Monday, September 10 16:34:15
Ireland will find its deficit targets harder to meet and must look at deeper cuts in government spending, including cuts to Social Welfare, according to the IMF today.
The partner to Ireland's bailout Troika, which also includes the EU and ECB, encouraged the Government to focus upcoming fiscal adjustments on how social supports are targeted, reform of the health and education sectors and broadening the tax base rather than increasing rates.
It said that the success of Ireland's international bailout hinges on it getting more European support and there being economic recovery externally, as it cut its growth forecast for Ireland for next year.
Euro zone leaders agreed at their summit in June to look at improving Ireland's bank rescue, a commitment that has pushed Irish bond yields down sharply and allowed Dublin to raise long-term debt for the first time since it secured the EU/IMF bailout almost two years ago.
The Government wants the terms tied to E31 billion of IOUs pumped into two failed banks eased and Europe's rescue funds to take over its stakes in other lenders, something the IMF said was needed to put the rescue programme "on a clear path to successful completion".
"When implemented, recent European commitments could decisively improve program prospects... Success hinges on external economic recovery and more European support," the IMF said in its latest report on Ireland's bailout progress.

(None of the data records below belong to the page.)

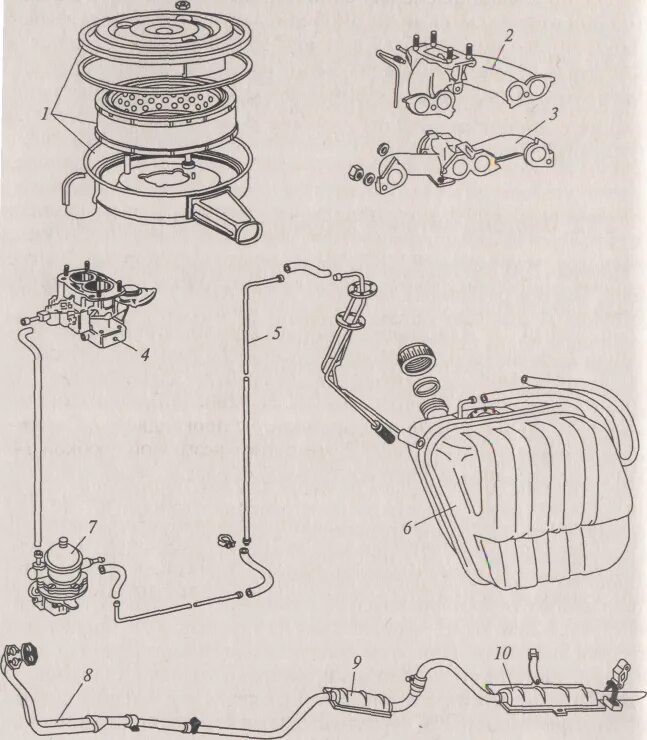 1
2
3
4
5
6
7
8
9
10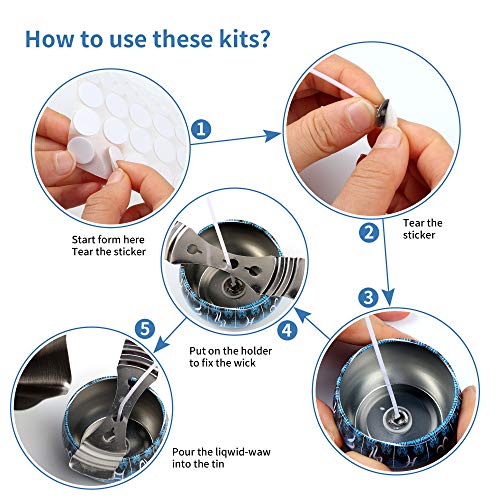 How to use these kits?

1

Start form here
Tear the sticker

2

Tear the sticker

3

4

Put on the holder to fix the wick

5

Pour the liqwid-waw into the tin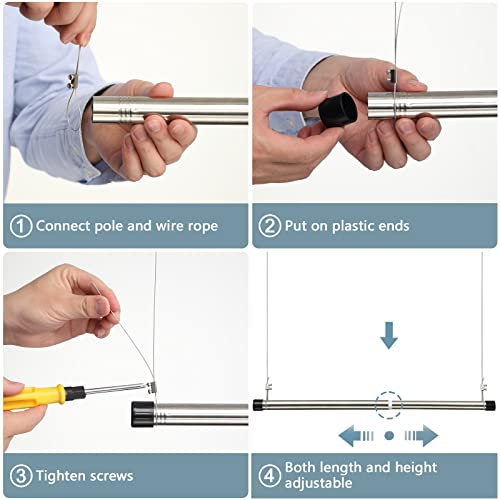 ① Connect pole and wire rope

② Put on plastic ends

③ Tighten screws

④ Both length and height adjustable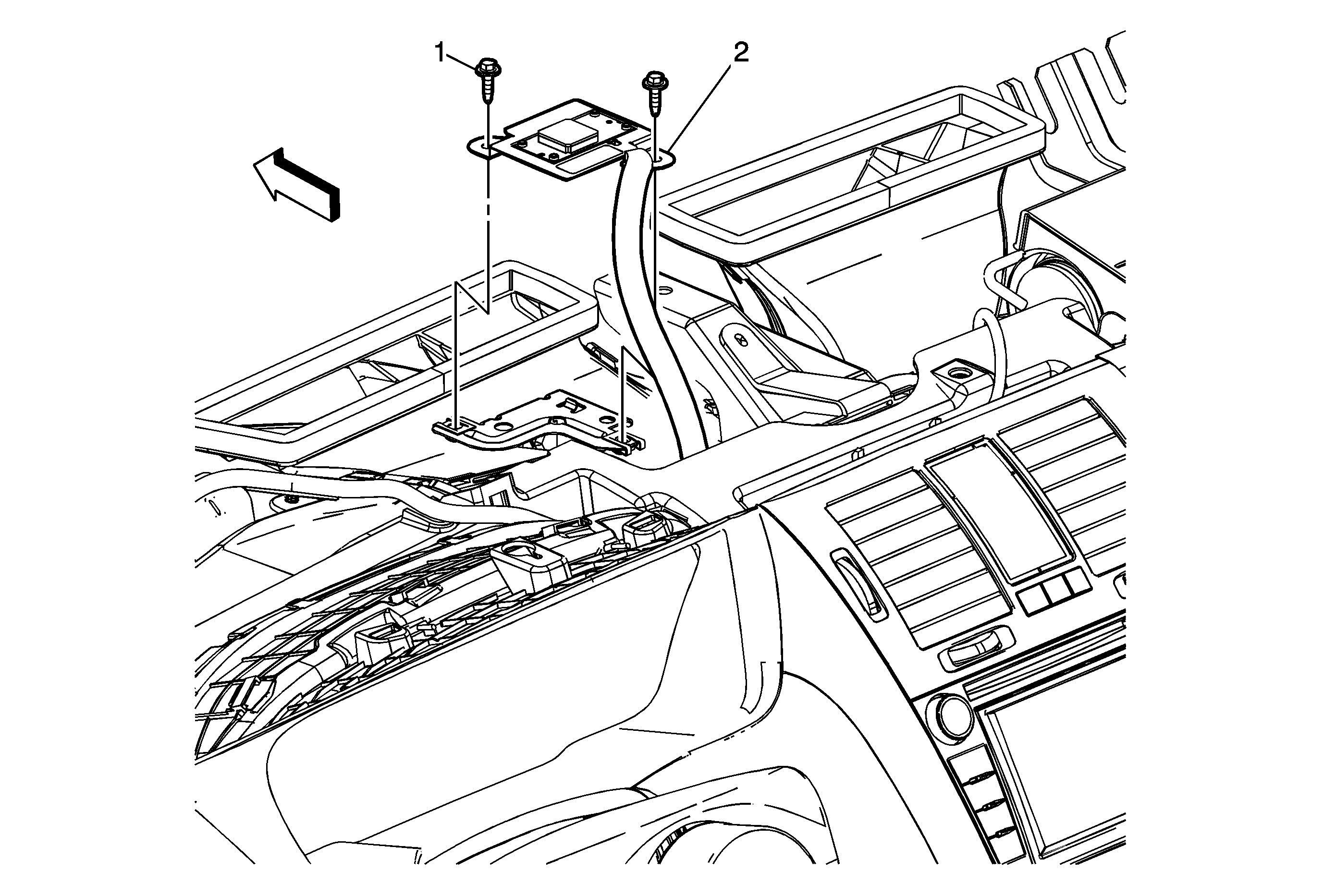 1
2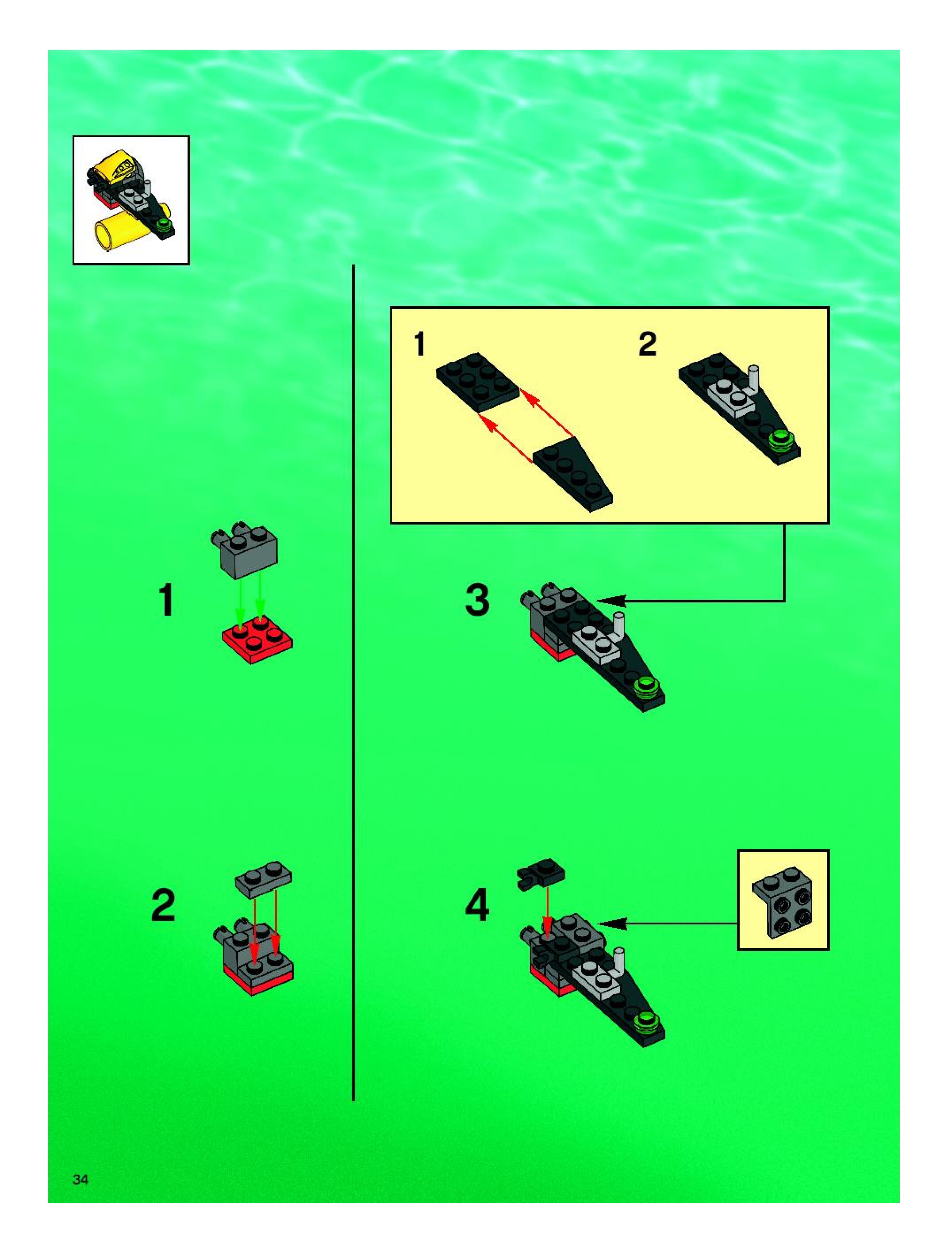 1

2

1

2

3

4

34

"Timely commitment to such a strengthening of European support, especially ESM investments in the equity of Irish banks, therefore offers real prospects for Ireland to exit its reliance on official financing, which would be a positive breakthrough in the euro area crisis."
While again praising the Government for the "vigorous" policy implementation that has made it the toast of Europe's bailed out countries, the IMF noted that a deterioration in economic conditions outside of the country would hamper its growth prospects for this year and next.
It said it expected gross domestic product (GDP) to grow by 1.4 percent in 2013 and not the 1.9 percent predicted in June, while it also lowered its forecast for this year slightly, to 0.4 percent from 0.5 percent.
The updated figures were in line with downward revisions made recently by the European Commission, another of Dublin's "troika" of lenders, and published in a draft document seen by Reuters.
The IMF said the markdown would make the deficit targets harder to attain and that its medium-term growth scenario projecting an average growth of 2.75 percent from 2014-2017 also assumes a resolution of the euro area crisis over the next year.